Napoleon was now in a position to marry, and he turned his thoughts seriously to the choice of a bride, preferably a rich one. According to Barras, who wrote long after their friendship had been broken, he was not above dancing attendance, in a most uncharacteristic manner, on wealthy women who, or whose husbands, he thought might be in a position to advance him in his career. One such was the wife of a man of some influence – Mme Louise Turreau de Lignières, with whom, it was improbably suggested, he conducted a brief affair. Another was Mme Ricord upon whom ‘he heaped attentions, handing her her gloves and fan and showing her the deepest respect when she mounted her horse, taking her for walks hat in hand, and appearing to be in constant terror lest she should meet with some accident’.
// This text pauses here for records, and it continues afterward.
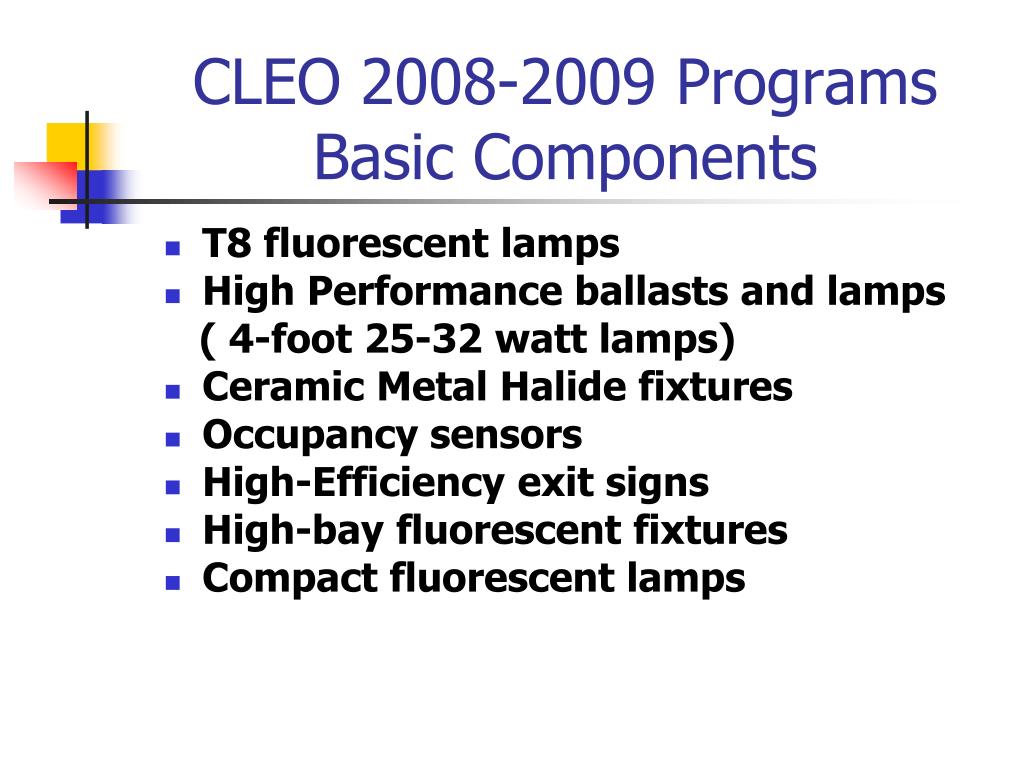 CLEO 2008-2009 Programs
Basic Components

- T8 fluorescent lamps
- High Performance ballasts and lamps ( 4-foot 25-32 watt lamps)
- Ceramic Metal Halide fixtures
- Occupancy sensors
- High-Efficiency exit signs
- High-bay fluorescent fixtures
- Compact fluorescent lamps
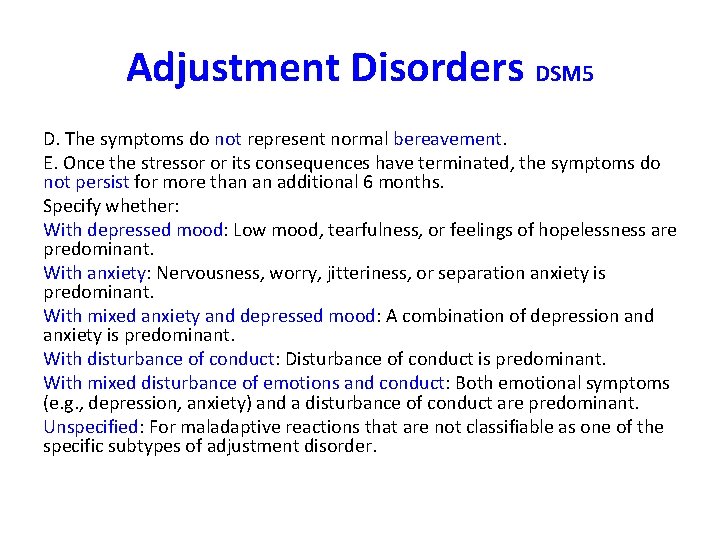 Adjustment Disorders DSM5

D. The symptoms do not represent normal bereavement.

E. Once the stressor or its consequences have terminated, the symptoms do not persist for more than an additional 6 months.

Specify whether:

With depressed mood: Low mood, tearfulness, or feelings of hopelessness are predominant.

With anxiety: Nervousness, worry, jitteriness, or separation anxiety is predominant.

With mixed anxiety and depressed mood: A combination of depression and anxiety is predominant.

With disturbance of conduct: Disturbance of conduct is predominant.

With mixed disturbance of emotions and conduct: Both emotional symptoms (e.g., depression, anxiety) and a disturbance of conduct are predominant.

Unspecified: For maladaptive reactions that are not classifiable as one of the specific subtypes of adjustment disorder.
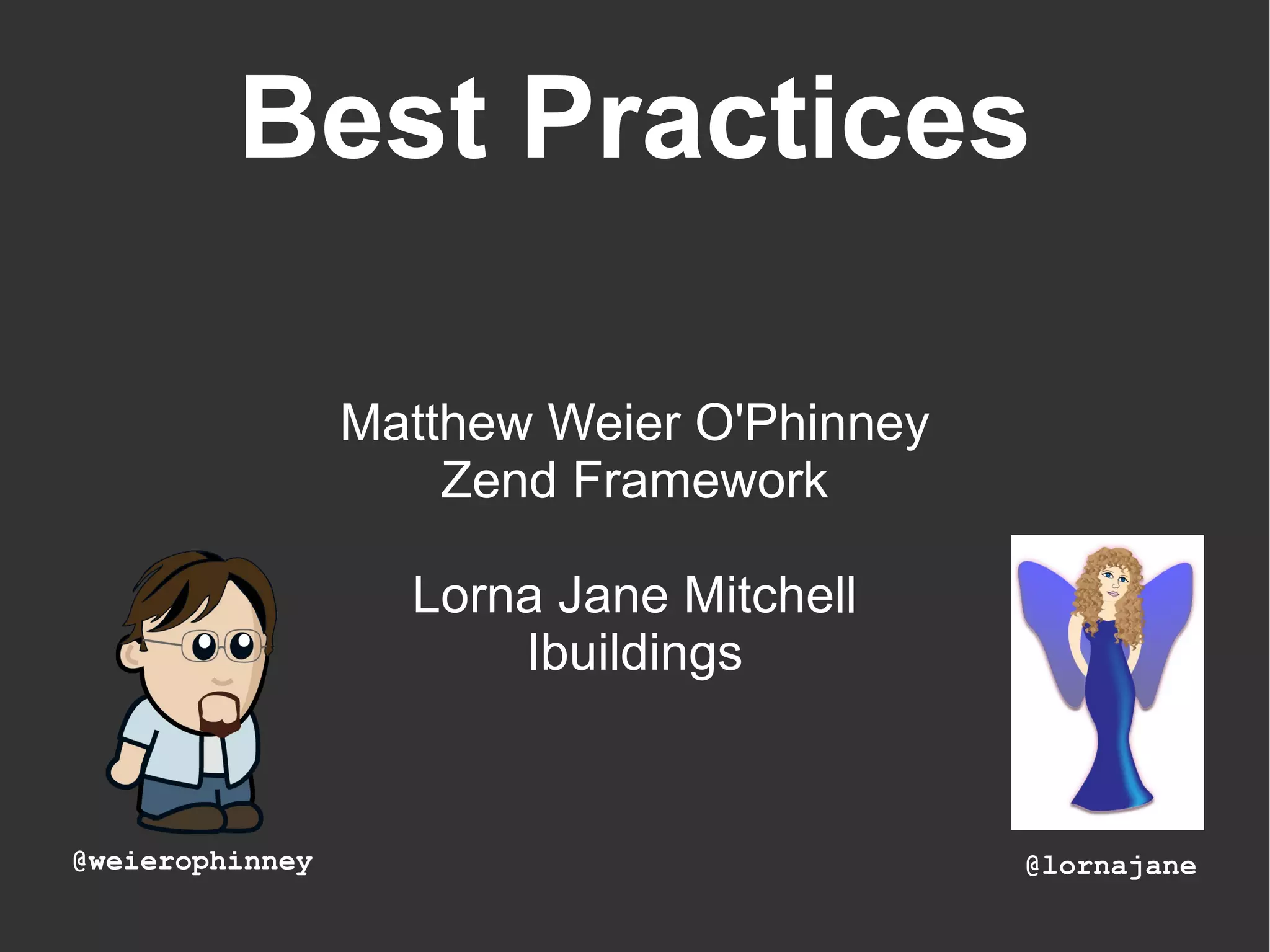 Best Practices

Matthew Weier O'Phinney
Zend Framework

Lorna Jane Mitchell
Ibuildings

@weierophinney

@lornajane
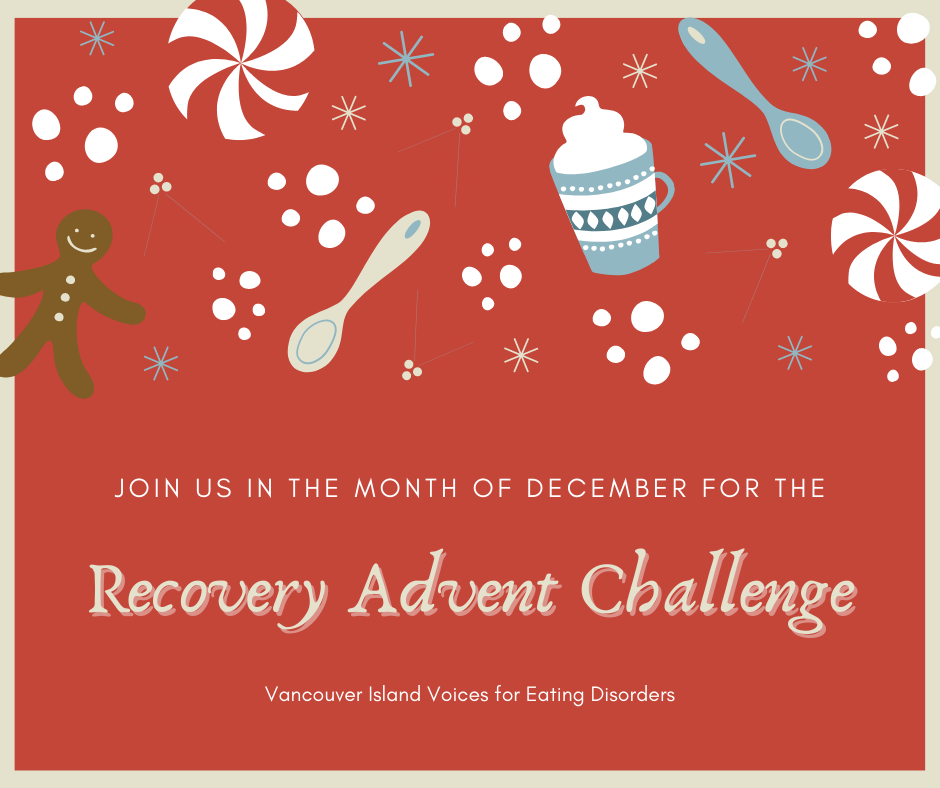 JOIN US IN THE MONTH OF DECEMBER FOR THE

Recovery Advent Challenge

Vancouver Island Voices for Eating Disorders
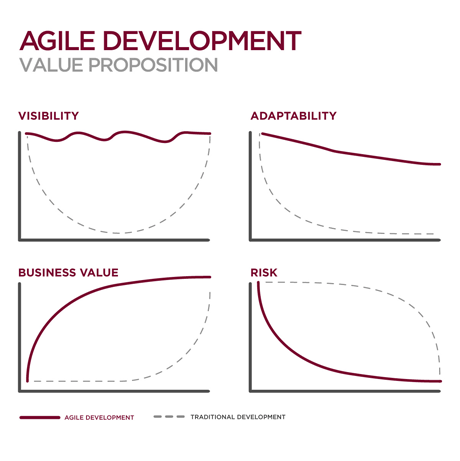 AGILE DEVELOPMENT
VALUE PROPOSITION

VISIBILITY

ADAPTABILITY

BUSINESS VALUE

RISK

AGILE DEVELOPMENT

TRADITIONAL DEVELOPMENT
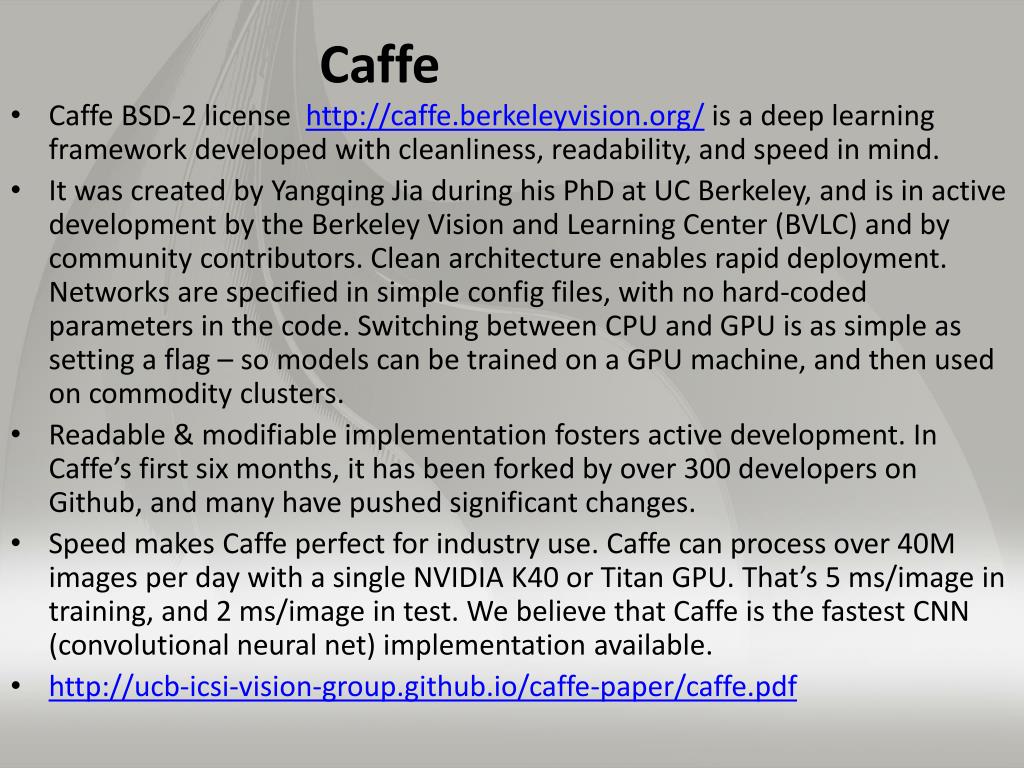 Caffe

• Caffe BSD-2 license http://caffe.berkeleyvision.org/ is a deep learning framework developed with cleanliness, readability, and speed in mind.
• It was created by Yangqing Jia during his PhD at UC Berkeley, and is in active development by the Berkeley Vision and Learning Center (BVLC) and by community contributors. Clean architecture enables rapid deployment. Networks are specified in simple config files, with no hard-coded parameters in the code. Switching between CPU and GPU is as simple as setting a flag – so models can be trained on a GPU machine, and then used on commodity clusters.
• Readable & modifiable implementation fosters active development. In Caffe's first six months, it has been forked by over 300 developers on Github, and many have pushed significant changes.
• Speed makes Caffe perfect for industry use. Caffe can process over 40M images per day with a single NVIDIA K40 or Titan GPU. That's 5 ms/image in training, and 2 ms/image in test. We believe that Caffe is the fastest CNN (convolutional neural net) implementation available.
• http://ucb-icsi-vision-group.github.io/caffe-paper/caffe.pdf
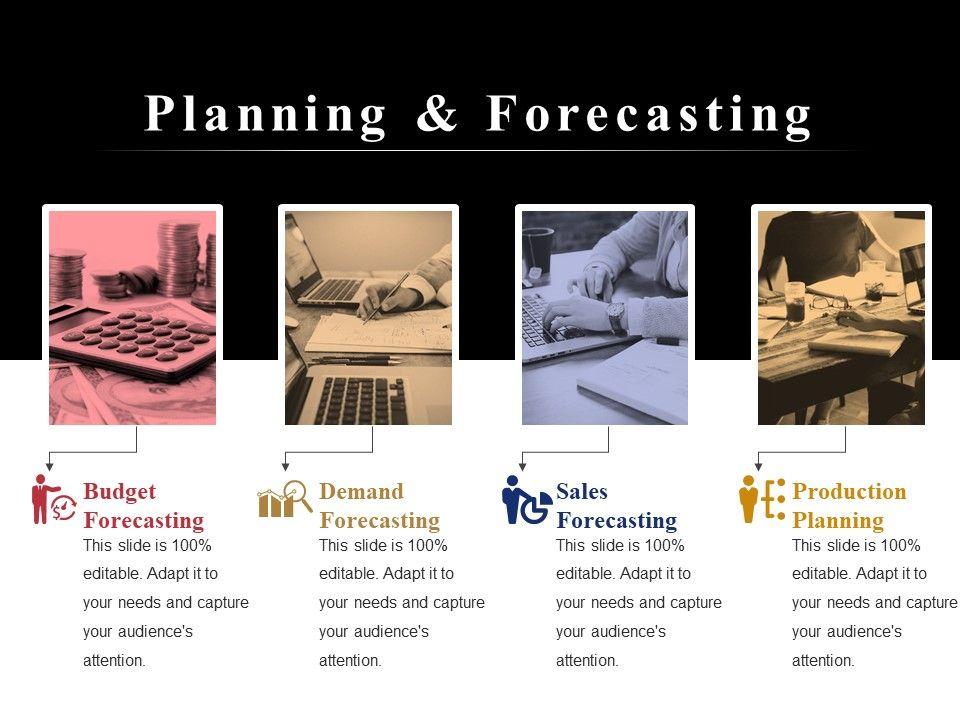 Planning & Forecasting

Budget Forecasting
This slide is 100% editable. Adapt it to your needs and capture your audience's attention.

Demand Forecasting
This slide is 100% editable. Adapt it to your needs and capture your audience's attention.

Sales Forecasting
This slide is 100% editable. Adapt it to your needs and capture your audience's attention.

Production Planning
This slide is 100% editable. Adapt it to your needs and capture your audience's attention.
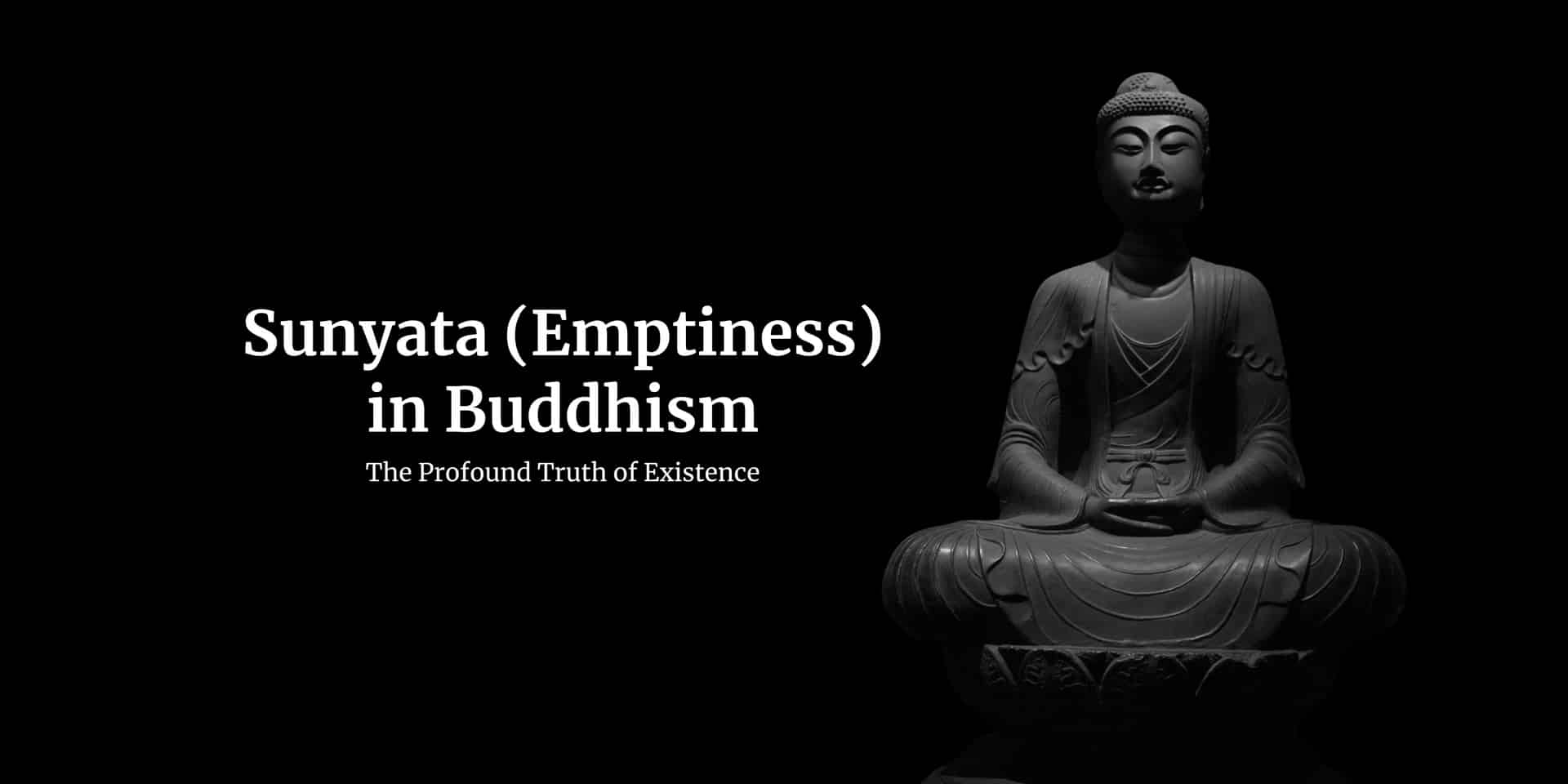 Sunyata (Emptiness) in Buddhism

The Profound Truth of Existence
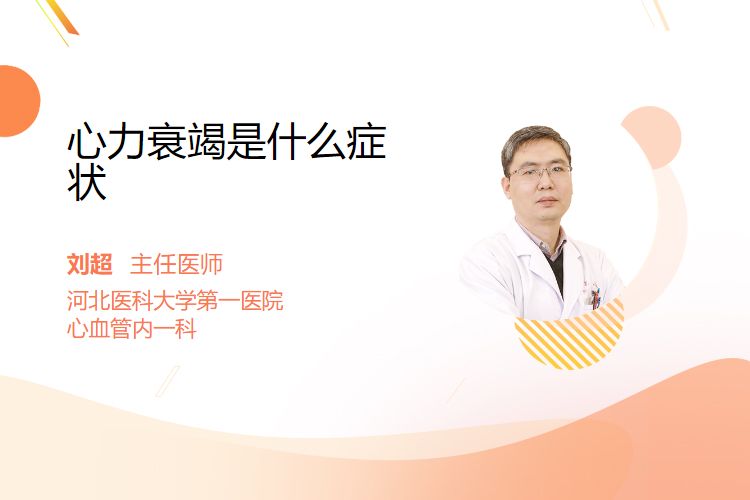 心力衰竭是什么症状

刘超 主任医师
河北医科大学第一医院
心血管内一科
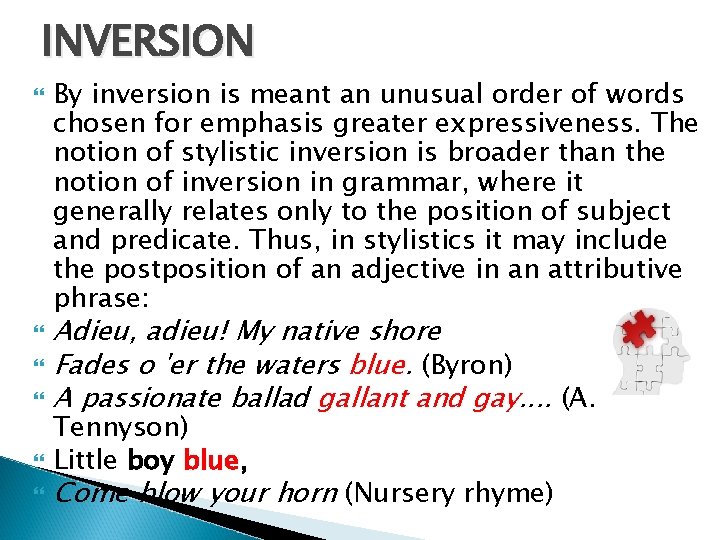 INVERSION

By inversion is meant an unusual order of words chosen for emphasis greater expressiveness. The notion of stylistic inversion is broader than the notion of inversion in grammar, where it generally relates only to the position of subject and predicate. Thus, in stylistics it may include the postposition of an adjective in an attributive phrase:

Adieu, adieu! My native shore

Fades o 'er the waters blue. (Byron)

A passionate ballad gallant and gay.... (A. Tennyson)

Little boy blue,

Come blow your horn (Nursery rhyme)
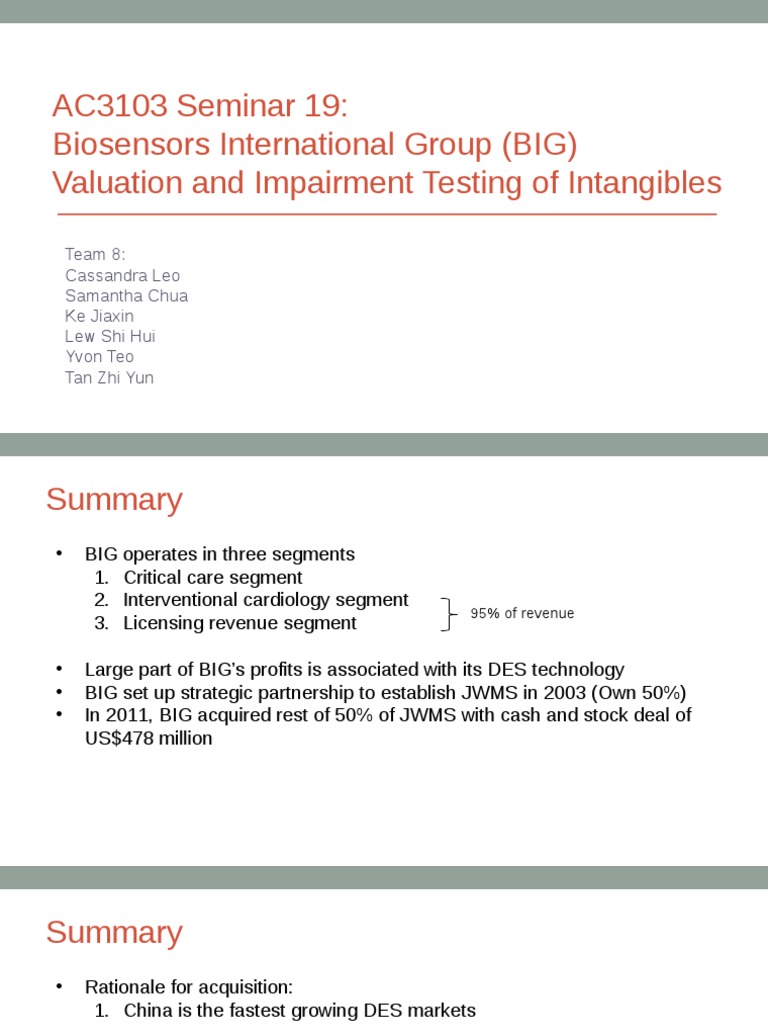 AC3103 Seminar 19:
Biosensors International Group (BIG)
Valuation and Impairment Testing of Intangibles

Team 8:
Cassandra Leo
Samantha Chua
Ke Jiaxin
Lew Shi Hui
Yvon Teo
Tan Zhi Yun

Summary

• BIG operates in three segments
1. Critical care segment
2. Interventional cardiology segment
3. Licensing revenue segment

95% of revenue

• Large part of BIG's profits is associated with its DES technology
• BIG set up strategic partnership to establish JWMS in 2003 (Own 50%)
• In 2011, BIG acquired rest of 50% of JWMS with cash and stock deal of US$478 million

Summary

• Rationale for acquisition:
1. China is the fastest growing DES markets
It was Barras who introduced him to another rich woman, Mme Montausier, a woman who was said to be worth over a million francs and who owned a theatre which was also a brothel in the Palais Royal. She was very much older than Napoleon: this in itself did not much concern him; but for one reason or another the relationship did not prosper.
It was not only money and position he was after, as he told his brother Joseph; he ‘badly wanted a home’; and if he could find a young woman with a handsome dowry, of course so much the better. In the summer of 1794, while occupying lodgings in the house of the comte de Laurenti near Nice, he thought that he might have found such a bride in the person of the count’s sixteen-year-old daughter Emilie whose father, he had good reason to believe, was quite rich. He asked him, evidently without much hope of success, if he might marry Emilie. Her father, polite in his refusal, considered the proposal premature: the young general was about to embark on a campaign in Italy; there would be time enough to consider the matter when his daughter was older and Bonaparte had returned home. In the meantime, the count and his wife thought it as well to send Emilie to stay with cousins at Grasse.
Later on that year in Marseilles, Napoleon was introduced by his brother Joseph to the family of the rich textile-and-soap merchant, François Clary (the husband of one of their mother’s friends), who had two daughters, Julie, aged twenty-two, whom Joseph was to marry, and Bernardine Eugénie Désirée, aged sixteen. Julie was a plain young woman with big bulging eyes and a thick flat nose. Short and spotty, she was described in later life as ‘a perfectly vulgar little woman, very thin and very ugly’, ‘hideous’ even and ‘pimply to the last degree’.
Napoleon expressed the opinion that looks in a wife did not matter. ‘It isn’t necessary that our wives should be good looking,’ he said. ‘With a mistress it is different. A plain mistress is a monstrosity. She would fail in her principal, indeed in her only duty.’
It had to be conceded that Julie was extremely unprepossessing in appearance; but she was both good-natured and intelligent.
Her sister was known in the family as Désirée but Napoleon, who was often in future to choose his own names for his women friends, called her Eugénie. She was rather fat and not particularly good-looking with large, slightly protuberant dark eyes; but she was an affectionate girl, kind-hearted like her sister, amenable and shy with a pleasant singing voice, the promise of a generous dowry, and what Napoleon described as ‘the most beautiful teeth imaginable’ as well as the ‘prettiest hands in the world’. A pretty hand and a pretty foot were always features upon which he was likely to comment. His own, so a future valet was to notice, were exceptionally well formed and his fingernails remarkably well cared for.